# Source text
****

The two methods are compared both asymptotically and by numerical experiments.

### Jingjing Ye (2007)

TITLE: Preprocessing and Biomarker Detection Analysis for Biological Mass Spectrometry Data

ABSTRACT: Biomarker detection using mass spectrometry has been billed as having high potential to improve public health. It has also presented considerably great challenges in the statistical analysis of the data with high dimensional data, massive file sizes, noise and complexity. In this dissertation, I propose methods of preprocessing the spectral data to overcome the difficulties for the purpose of extracting valuable information contained in mass spectrometry data.
In this talk, we propose a five-step preprocessing algorithm developed for mass spectrometry M/I data. The algorithm consists of imputation of missing intensities, normalization, integration of fractions, transformation, and selection of potential biomarkers. The five-step preprocessing on the M/I spectra is carried out on mass spectrometry glycomics data, a new emerging research area for detecting biomarkers. The proposed imputation can retain similar information to the raw spectrum and the selection of biomarkers based on statistical models is explored. The algorithm is applied to glycomics prostate and ovarian cancer data with selection of biomarkers incorporated in cross-validation for evaluation. With low misclassification error rates, good precision, and visually and clinically confirmed oligosaccharides detected in the process, we can conclude that the five-step M/I spectrum algorithm is a good choice in preprocessing and conducting differential expression analysis on mass spectrometry data.

****

# Data provided
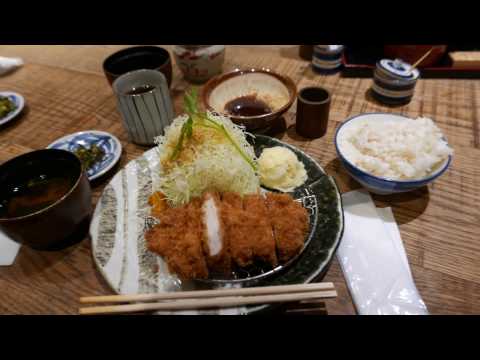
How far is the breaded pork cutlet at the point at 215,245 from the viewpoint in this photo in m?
1.58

****

# Required action A
Decide whether each statement agrees with the mass spectrometry abstract. Answer yes or no for each, and quote the words of the abstract that settle it.
(i) Normalization is one of the five steps of the preprocessing algorithm.
(ii) The algorithm was applied to breast cancer data.
(iii) Glycomics is described as a long-established research area.
# Required action B
Using the mass spectrometry abstract, answer each question briefly:
(i) What year appears beside the name Jingjing Ye?
(ii) Which four difficulties with the data does the abstract list?
(iii) In what procedure was the selection of biomarkers incorporated for evaluation?
# Required action C
Extend the mass spectrometry abstract, beginning after its final sentence.

# Answer box A
(i) Yes: "imputation of missing intensities, normalization, integration of fractions, transformation, and selection of potential biomarkers"
(ii) No: "applied to glycomics prostate and ovarian cancer data"
(iii) No: "a new emerging research area for detecting biomarkers"

# Answer box B
(i) 2007
(ii) High dimensional data, massive file sizes, noise and complexity
(iii) Cross-validation

# Answer box C
Moreover, the methods of linear combination of selected potential biomarkers to achieve better classification are proposed. We investigate a non-parametric approach of maximizing the area under the curve with constrained threshold gradient direct regularization (TGDR-AUC) on the mass spectrometry ovarian glycomics data. Simulations of the method are conducted and proved asymptotic approximation of parameters. In the application of ovarian cancer case, TGDR-AUC is shown to have superior classification in both small biomarker large sample size and large biomarker small sample size scenarios. The method can detect clinical biomarkers, which are confirmed to be oligosaccharides, and provide the flexibility of build-in dimension reduction technique.
The talk shows step by step to mass spectrometry users about preprocessing procedures and biomarker detection methods based on the data. Our proposed methods can solve the purpose of preprocessing M/I spectrum and performing differential expression analysis on the outcome of disease. Thus, the methods are competitive in the analysis of mass spectrometry biological data and if implemented in the software, it will be available for mass spectrometry users to conduct their analysis.